■ **WHAT THE EXERCISE ASKS**
Pull out every line of the rows below that contains the word "street". Case counts.
>> start TASK DATA
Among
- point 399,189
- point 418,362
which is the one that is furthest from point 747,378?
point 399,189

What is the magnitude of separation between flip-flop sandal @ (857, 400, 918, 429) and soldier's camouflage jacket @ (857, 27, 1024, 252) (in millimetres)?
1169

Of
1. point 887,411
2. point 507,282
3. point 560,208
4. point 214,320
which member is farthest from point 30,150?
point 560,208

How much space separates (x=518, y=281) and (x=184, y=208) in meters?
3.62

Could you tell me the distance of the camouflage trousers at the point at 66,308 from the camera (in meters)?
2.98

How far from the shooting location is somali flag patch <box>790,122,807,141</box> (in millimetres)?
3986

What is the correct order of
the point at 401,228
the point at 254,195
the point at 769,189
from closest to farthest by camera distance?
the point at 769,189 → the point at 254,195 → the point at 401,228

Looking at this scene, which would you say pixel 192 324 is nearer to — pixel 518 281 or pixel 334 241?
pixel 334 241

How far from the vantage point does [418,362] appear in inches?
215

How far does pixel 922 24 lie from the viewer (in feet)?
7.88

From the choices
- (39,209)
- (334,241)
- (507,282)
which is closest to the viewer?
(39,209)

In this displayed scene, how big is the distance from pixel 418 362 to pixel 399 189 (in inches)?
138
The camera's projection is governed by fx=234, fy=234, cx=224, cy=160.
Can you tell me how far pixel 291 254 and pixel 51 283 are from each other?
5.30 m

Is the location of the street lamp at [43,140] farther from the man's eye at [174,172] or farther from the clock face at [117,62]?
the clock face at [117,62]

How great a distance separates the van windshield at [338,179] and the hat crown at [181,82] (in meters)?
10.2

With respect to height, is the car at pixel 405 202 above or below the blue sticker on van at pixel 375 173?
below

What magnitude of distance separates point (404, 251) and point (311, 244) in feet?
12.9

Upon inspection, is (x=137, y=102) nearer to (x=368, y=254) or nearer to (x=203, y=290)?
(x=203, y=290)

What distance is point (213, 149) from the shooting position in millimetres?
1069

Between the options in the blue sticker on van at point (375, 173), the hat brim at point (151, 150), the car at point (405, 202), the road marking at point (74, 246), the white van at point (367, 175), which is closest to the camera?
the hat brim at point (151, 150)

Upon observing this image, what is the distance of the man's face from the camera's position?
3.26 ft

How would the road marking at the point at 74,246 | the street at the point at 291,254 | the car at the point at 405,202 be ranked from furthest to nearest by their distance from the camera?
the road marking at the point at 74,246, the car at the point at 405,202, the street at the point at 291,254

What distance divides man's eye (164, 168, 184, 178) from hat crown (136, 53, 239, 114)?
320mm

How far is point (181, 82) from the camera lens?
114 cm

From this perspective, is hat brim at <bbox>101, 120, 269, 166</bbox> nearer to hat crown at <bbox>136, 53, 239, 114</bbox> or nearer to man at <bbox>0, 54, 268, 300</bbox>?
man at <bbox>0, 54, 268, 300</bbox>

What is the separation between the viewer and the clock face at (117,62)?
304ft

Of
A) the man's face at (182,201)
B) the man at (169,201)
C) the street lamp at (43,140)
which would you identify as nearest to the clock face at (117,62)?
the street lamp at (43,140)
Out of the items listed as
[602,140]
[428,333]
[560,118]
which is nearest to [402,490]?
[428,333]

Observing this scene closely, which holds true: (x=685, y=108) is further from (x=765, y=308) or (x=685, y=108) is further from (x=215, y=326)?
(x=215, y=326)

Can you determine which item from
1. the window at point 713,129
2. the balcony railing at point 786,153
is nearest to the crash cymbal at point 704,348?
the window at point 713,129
>> end TASK DATA
■ **RESPONSE TO THE EXERCISE**
Is the location of the street lamp at [43,140] farther from the man's eye at [174,172] or farther from the clock face at [117,62]?
How would the road marking at the point at 74,246 | the street at the point at 291,254 | the car at the point at 405,202 be ranked from furthest to nearest by their distance from the camera?
the road marking at the point at 74,246, the car at the point at 405,202, the street at the point at 291,254
C) the street lamp at (43,140)
the street lamp at (43,140)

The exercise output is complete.